During the Sept. 29 meeting of Parliament, Member of Parliament for South Leeward, opposition lawmaker Nigel Stephenson asked Housing Minister Francis when work would commence on the bridge.
“Mr Speaker, I will ask the Parliamentary Representative to cooperate with the Ministry of Works in getting the persons whose house is built in the place where this bridge is supposed to go to cooperate with the Ministry and move out before we have to move him,” Francis said.
Francis, while not identifying John by name, said that the house was built “despite advice from the previous minister and the Ministry”.
Stephenson then told lawmakers that he was prepared to cooperate with Francis “as soon as he (Francis) is able to identify an alternative piece of land so that individual can put his house”.
“Because these are not the days when you can arbitrarily tell people they have to relocate and there is not an alternative. As soon as that is done, I am giving you my word, I am prepared to cooperate with you,” Stephenson said.
“Mr. Speaker, despite the policy of the Unity Labour Party, this Minister of Works is not going to recommend that this man be found a spot to relocate because he was advised by persons close to the Member for South Leeward and persons close to the New Democratic Party to put his house there,” Francis responded.
“In this project, there is no allocation for the relocation of that gentleman. He will have to remove his house or it will be removed. And it is not anything to do with politics,” Francis further stated.
Francis noted that residents of Vermont have been asking for the bridge for years, even during the 1984-2001 tenure of South Leeward representative Jerry Scott, who Francis said was the best representative the constituency ever had.
“We went there during the campaign, we spoke about it before this gentleman put his house there. We tried to stop him. We went inside there other people egging him on telling him ‘Man, build your house there; they can’t move it.’ Well, if you want the bridge, ask him to move his house,” Francis said in response to Stephenson’s questions in Parliament on Sept. 29.
Stephenson again raised the issue when Parliament met on Oct. 22, asking if there was “a relocation cost allocated in the contract for any property in the apparent path of the proposed” bridge, how much money, if any was allocated, and who was the owner of the property.
But Francis, citing the rules of the House, said that Stephenson had said on radio that there was a relocation cost in the contract.
Francis noted that, according to the Standing Orders, legislators are not allowed to ask whether statements in the press or of private individual or of unofficial bodies are accurate.

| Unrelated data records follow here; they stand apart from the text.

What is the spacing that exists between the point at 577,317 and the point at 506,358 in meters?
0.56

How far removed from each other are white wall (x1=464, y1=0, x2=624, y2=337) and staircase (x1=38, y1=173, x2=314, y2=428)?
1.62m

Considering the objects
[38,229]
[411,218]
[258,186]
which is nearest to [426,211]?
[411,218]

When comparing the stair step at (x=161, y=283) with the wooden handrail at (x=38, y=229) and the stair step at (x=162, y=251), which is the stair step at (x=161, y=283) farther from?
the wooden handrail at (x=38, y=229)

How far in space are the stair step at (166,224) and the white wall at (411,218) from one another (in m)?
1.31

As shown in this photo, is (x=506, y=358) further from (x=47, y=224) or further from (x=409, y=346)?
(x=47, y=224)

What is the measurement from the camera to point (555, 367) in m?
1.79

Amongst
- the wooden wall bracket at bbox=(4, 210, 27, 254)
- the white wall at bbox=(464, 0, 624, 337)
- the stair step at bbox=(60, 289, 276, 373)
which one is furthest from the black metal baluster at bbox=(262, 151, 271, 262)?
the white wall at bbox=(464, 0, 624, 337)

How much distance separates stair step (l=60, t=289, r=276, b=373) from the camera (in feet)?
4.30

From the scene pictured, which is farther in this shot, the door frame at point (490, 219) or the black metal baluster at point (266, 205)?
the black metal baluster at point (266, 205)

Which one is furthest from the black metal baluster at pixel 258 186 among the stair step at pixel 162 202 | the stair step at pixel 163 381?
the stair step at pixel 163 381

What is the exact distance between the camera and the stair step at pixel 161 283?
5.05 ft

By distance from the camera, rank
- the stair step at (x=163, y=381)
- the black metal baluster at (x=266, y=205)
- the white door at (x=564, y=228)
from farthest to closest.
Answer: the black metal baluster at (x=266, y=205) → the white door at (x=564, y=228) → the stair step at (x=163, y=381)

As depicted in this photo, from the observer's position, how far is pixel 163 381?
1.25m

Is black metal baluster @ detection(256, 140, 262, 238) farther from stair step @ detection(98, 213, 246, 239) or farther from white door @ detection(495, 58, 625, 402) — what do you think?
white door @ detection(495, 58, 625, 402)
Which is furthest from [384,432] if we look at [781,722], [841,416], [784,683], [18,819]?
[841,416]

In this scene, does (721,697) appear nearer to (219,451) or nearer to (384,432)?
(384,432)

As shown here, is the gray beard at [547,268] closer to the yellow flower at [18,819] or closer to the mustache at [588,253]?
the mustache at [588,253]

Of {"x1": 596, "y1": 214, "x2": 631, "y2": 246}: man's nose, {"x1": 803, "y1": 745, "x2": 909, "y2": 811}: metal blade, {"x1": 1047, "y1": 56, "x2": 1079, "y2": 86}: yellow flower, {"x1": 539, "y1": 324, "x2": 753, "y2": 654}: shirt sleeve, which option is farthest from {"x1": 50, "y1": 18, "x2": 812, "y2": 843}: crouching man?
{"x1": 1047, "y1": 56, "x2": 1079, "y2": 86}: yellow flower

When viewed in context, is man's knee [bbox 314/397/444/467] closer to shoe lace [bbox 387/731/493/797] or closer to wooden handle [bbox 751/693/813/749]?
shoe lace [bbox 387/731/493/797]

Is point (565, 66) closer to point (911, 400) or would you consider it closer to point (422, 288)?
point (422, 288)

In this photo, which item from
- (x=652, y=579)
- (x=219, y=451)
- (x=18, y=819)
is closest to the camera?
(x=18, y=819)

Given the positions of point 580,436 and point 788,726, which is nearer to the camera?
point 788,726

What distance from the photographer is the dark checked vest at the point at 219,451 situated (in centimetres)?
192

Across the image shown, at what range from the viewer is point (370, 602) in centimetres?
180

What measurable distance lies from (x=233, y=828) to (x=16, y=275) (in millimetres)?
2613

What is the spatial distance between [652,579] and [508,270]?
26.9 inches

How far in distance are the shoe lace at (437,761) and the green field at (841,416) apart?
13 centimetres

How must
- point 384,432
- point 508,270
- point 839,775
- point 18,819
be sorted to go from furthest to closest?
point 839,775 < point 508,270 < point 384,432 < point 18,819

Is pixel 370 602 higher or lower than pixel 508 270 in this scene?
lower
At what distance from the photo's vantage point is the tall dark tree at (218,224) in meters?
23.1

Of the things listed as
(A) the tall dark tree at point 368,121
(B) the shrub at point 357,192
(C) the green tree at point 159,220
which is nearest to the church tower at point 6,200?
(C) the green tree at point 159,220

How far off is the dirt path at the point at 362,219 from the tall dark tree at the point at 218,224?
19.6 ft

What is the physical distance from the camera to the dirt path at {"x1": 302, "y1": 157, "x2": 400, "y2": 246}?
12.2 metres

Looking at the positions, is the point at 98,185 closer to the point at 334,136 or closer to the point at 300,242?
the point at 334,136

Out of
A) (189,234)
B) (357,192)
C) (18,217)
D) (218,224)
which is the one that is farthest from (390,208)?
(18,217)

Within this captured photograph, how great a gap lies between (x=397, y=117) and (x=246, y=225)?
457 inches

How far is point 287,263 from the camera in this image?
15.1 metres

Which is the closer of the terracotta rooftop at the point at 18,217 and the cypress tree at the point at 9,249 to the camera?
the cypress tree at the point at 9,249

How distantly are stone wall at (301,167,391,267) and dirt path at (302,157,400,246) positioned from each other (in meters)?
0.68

“Well, go to the unofficial source and the private source because inside of my ministry, Mr. Speaker, I have the up-to-date information. What you want to get from an unofficial source and a private source, you can go and say that.”
Francis noted that he had “made certain statement in the previous Parliament”.
“Today, I wish to state that this matter of the Vermont Bridge, there is a provisional sum and that matter is under review by my Ministry. We have had some discussions on the subject matter and that is all I am prepared to say on the matter today. Because there are on-going decisions and in provisional sums, changes can be make whenever or wherever according to policy,” Francis said during the Oct. 22 meeting of Parliament.
Stephenson, speaking on the issue on radio last night, said that his research has found that EC$200,000 was allocated in the contract to buy a piece of land and construct a home for John and his family.
“But because he voted for the New Democratic Party, they didn’t want to give him that money at all,” Stephenson said.